> **WHAT IS BEING ASKED**: The entries below contain a line with "NGOの源流をたずねて―難民救援から政策提言まで (JVCブックレット 3) (單行本)" and a line with "태림포장(주) [LSJ컴퍼니 이서진 아나운서와 진행된 …". Retype exactly everything from the first down to the second, both included, and nothing else.

> **INFORMATION GIVEN**:
======

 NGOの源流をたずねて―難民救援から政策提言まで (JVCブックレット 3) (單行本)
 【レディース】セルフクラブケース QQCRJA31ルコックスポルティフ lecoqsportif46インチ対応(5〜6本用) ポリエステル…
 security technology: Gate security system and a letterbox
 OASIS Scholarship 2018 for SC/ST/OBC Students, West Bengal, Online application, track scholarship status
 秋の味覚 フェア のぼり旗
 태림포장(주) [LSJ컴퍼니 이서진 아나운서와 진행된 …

======

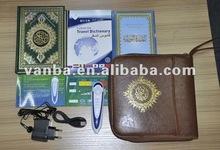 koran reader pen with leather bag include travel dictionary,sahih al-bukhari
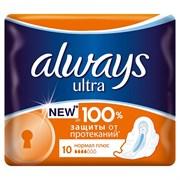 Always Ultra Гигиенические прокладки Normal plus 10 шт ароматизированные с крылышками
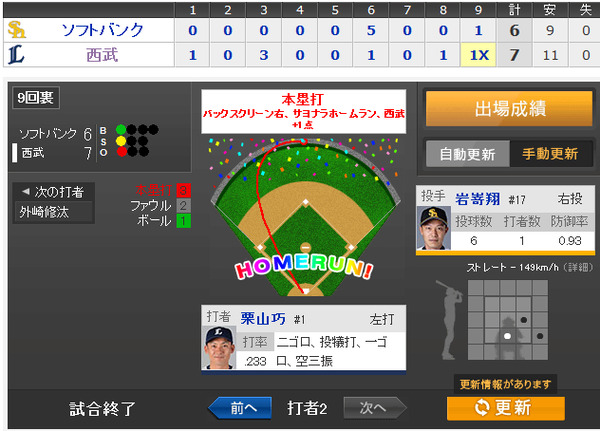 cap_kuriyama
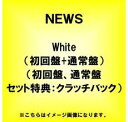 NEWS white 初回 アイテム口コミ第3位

======

> **ANSWER TO THIS PROBLEM**:
 NGOの源流をたずねて―難民救援から政策提言まで (JVCブックレット 3) (單行本)
 【レディース】セルフクラブケース QQCRJA31ルコックスポルティフ lecoqsportif46インチ対応(5〜6本用) ポリエステル…
 security technology: Gate security system and a letterbox
 OASIS Scholarship 2018 for SC/ST/OBC Students, West Bengal, Online application, track scholarship status
 秋の味覚 フェア のぼり旗
 태림포장(주) [LSJ컴퍼니 이서진 아나운서와 진행된 …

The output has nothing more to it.